Retrieve all lines below that have the string "message".
****
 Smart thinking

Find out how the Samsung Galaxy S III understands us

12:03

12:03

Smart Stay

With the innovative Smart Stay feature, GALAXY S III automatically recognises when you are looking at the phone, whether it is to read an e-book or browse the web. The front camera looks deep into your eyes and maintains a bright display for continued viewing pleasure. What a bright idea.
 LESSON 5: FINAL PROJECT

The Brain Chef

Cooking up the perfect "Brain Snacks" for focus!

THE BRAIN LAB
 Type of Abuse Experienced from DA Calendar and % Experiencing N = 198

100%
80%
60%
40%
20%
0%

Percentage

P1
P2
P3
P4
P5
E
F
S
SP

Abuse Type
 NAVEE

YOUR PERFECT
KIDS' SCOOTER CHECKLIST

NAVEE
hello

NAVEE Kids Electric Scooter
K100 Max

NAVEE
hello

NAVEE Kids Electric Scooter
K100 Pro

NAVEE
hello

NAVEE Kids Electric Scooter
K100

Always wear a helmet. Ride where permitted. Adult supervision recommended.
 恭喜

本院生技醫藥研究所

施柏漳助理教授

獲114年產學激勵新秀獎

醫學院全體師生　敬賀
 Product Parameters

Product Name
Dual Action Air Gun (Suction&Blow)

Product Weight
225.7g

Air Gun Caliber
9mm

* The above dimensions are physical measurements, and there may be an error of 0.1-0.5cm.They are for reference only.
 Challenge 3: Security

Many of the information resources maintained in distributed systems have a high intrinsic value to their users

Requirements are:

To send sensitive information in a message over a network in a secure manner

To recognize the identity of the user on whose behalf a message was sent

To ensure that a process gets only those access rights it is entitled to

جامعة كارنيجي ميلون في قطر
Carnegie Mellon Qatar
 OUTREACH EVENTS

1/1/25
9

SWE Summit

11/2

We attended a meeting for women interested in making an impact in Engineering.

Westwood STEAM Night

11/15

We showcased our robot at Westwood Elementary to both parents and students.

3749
****
> **PROBLEM SOLUTION**:
To send sensitive information in a message over a network in a secure manner
To recognize the identity of the user on whose behalf a message was sent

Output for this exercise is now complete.